Lundi 13 novembre 2000


Monsieur le Président,
Mesdames et Messieurs!


1. C'est avec joie que je vous salue cordialement à l'occasion de la Session plénière de votre Académie, qui, en vertu du contexte jubilaire dans lequel elle se déroule, revêt une signification et une valeur particulières. Je remercie avant tout votre Président, le Professeur Nicola Cabibbo, pour les aimables paroles qu'il a bien voulu m'adresser au nom de tous. J'étends mon profond remerciement à vous tous pour cette rencontre, ainsi que pour la contribution de qualité si appréciée que vous offrez au progrès de la connaissance scientifique pour le bien de l'humanité.
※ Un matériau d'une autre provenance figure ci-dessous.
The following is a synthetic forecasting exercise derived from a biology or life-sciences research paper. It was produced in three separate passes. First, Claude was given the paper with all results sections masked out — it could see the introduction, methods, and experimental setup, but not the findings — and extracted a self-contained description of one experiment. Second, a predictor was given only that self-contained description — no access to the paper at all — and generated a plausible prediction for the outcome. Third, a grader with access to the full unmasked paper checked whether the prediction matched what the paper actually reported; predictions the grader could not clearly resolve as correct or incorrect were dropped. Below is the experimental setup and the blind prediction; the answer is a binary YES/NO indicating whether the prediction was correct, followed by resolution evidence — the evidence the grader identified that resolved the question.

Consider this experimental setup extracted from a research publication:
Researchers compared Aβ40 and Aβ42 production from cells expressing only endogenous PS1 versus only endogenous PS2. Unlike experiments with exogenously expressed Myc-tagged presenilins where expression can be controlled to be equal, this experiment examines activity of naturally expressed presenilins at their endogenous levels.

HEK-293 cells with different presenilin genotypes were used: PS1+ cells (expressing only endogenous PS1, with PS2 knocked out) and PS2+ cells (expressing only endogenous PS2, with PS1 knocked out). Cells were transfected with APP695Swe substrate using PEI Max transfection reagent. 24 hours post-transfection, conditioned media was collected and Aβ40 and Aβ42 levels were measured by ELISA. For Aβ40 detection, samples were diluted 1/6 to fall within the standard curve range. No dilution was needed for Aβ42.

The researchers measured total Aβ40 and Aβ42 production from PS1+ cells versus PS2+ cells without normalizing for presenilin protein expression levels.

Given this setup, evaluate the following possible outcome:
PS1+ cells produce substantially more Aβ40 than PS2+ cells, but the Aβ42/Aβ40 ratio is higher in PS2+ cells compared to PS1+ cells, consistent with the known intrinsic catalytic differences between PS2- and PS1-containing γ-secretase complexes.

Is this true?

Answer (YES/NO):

En poursuivant et en complétant en quelque sorte les réflexions de l'année passée, vous vous êtes arrêtés ces jours-ci sur le thème stimulant:  "La science et l'avenir de l'humanité". Je suis heureux de constater que, ces dernières années, les Semaines d'étude et les Assemblées plénières ont été consacrées de façon toujours plus explicite à l'approfondissement de la dimension de la science que nous pourrions qualifier d'anthropologique ou d'humaniste. Cet aspect important de la recherche scientifique a égalemement été affronté à l'occasion du Jubilé des Scientifiques, célébré en mai dernier, et, plus récemment, au cours du Jubilé des enseignants universitaires. Je souhaite que la réflexion sur le rapport entre les contenus anthropologiques du savoir et la rigueur nécessaire de la recherche scientifique puisse se développer de façon significative, en offrant des indications lumineuses pour le progrès intégral de l'homme et de la société.


2. Lorsque l'on parle de la dimen-sion humaniste de la science, la pensée se porte en général immédiatement sur la responsabilité éthique de la recherche scientifique, en raison des conséquences qui en découlent pour l'homme. Le problème est réel et a suscité une préoccupation constante dans le Magistère de l'Eglise, en particulier dans la deuxième moitié du XXème siècle. Mais il est clair qu'il serait réducteur de limiter la réflexion sur la dimension humaniste de la science à un simple rappel de cette préoccupation. Cela pourrait même conduire d'aucuns à craindre que se profile une sorte de "contrôle humaniste sur la science" comme si, en présupposant une tension dialectique entre ces deux domaines du savoir, le devoir des disciplines humanistes était de diriger et d'orienter de façon extrinsèque les aspirations et les résultats des sciences naturelles, tendues vers l'élaboration de recherches toujours nouvelles et vers l'élargissement de leurs horizons d'application.

D'un autre point de vue, le discours sur la dimension anthropologique de la science rappelle surtout une problématique épistémologique précise. C'est-à-dire que l'on veut souligner que l'observateur est toujours en cause dans l'étude de l'objet observé. Cela vaut non seulement pour les recherches sur l'infiniment petit, où les limites de la connaissance dues à ce lien étroit ont déjà été depuis longtemps soulignées et fait l'objet de discussions philosophiques, mais également pour les recherches plus récentes sur l'infiniment grand, où la perspective philosophique particulière adoptée par le scientifique peut influer de façon significative sur la description du cosmos lorsque l'on aborde les questions sur le tout, sur l'origine et sur le sens de l'univers lui-même.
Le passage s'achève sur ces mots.